_Text_
^^^^^^^^

IVC is not using the “notice-and-access” provisions of National Instrument 54-101 - Communication with Beneficial Owners of Securities of Reporting Issuers (“ NI 54-101 ”) in connection with the delivery of the meeting materials in respect to the Meeting.

This Circular and accompanying materials are being sent to both Shareholders and Beneficial Shareholders. Beneficial Shareholders fall into two categories – those who object to their identity being known to the issuers of securities which they own (“ OBOs ” for Objecting Beneficial Owners) and those who do not object to their identity being made known to the issuers of the securities they own (“ NOBOs ” for Non-Objecting Beneficial Owners). Subject to the provisions of 54-101, issuers may request and obtain a list of their NOBOs from intermediaries via their transfer agents. If you are a Beneficial Shareholder, and IVC or its agent has sent these materials directly to you, your name, address and information about your holdings of common shares have been obtained in accordance with applicable securities regulatory requirements from the intermediary holding the common shares on your behalf.

^^^^^^^^

_Recorded information_
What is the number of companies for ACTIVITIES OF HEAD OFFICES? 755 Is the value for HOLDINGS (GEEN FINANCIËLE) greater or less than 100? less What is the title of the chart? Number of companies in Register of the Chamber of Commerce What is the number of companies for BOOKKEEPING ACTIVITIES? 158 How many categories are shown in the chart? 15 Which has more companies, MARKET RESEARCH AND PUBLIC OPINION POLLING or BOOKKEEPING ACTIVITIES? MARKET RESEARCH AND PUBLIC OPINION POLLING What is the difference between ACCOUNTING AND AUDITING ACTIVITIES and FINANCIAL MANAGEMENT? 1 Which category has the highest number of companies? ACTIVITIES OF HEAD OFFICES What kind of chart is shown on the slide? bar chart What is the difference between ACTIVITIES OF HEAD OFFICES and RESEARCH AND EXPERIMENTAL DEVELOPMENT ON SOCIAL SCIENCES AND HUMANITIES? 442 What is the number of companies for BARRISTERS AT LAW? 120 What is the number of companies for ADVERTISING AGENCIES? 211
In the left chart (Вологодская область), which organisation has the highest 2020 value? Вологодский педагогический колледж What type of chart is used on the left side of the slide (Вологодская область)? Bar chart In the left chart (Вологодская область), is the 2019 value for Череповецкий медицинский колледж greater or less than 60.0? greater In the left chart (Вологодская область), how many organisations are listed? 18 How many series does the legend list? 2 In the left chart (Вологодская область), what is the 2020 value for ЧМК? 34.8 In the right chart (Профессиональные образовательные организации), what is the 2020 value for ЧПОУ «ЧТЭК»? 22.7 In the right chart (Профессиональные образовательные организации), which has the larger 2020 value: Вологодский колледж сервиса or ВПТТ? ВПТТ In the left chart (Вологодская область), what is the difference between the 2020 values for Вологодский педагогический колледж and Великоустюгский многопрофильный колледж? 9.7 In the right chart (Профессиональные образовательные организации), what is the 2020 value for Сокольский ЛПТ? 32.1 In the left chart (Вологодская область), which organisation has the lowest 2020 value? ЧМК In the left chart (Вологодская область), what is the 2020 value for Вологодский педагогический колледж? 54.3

^^^^^^^^

_Work instructions_
1 – Print the passage on meeting materials verbatim, starting with "IVC is not using" and going on through "to the Meeting.".
2 – In the passage on meeting materials, what does the abbreviation "NOBOs" stand for?

_Answers below_
1 –
IVC is not using the “notice-and-access” provisions of National Instrument 54-101 - Communication with Beneficial Owners of Securities of Reporting Issuers (“ NI 54-101 ”) in connection with the delivery of the meeting materials in respect to the Meeting.

2 – Non-Objecting Beneficial Owners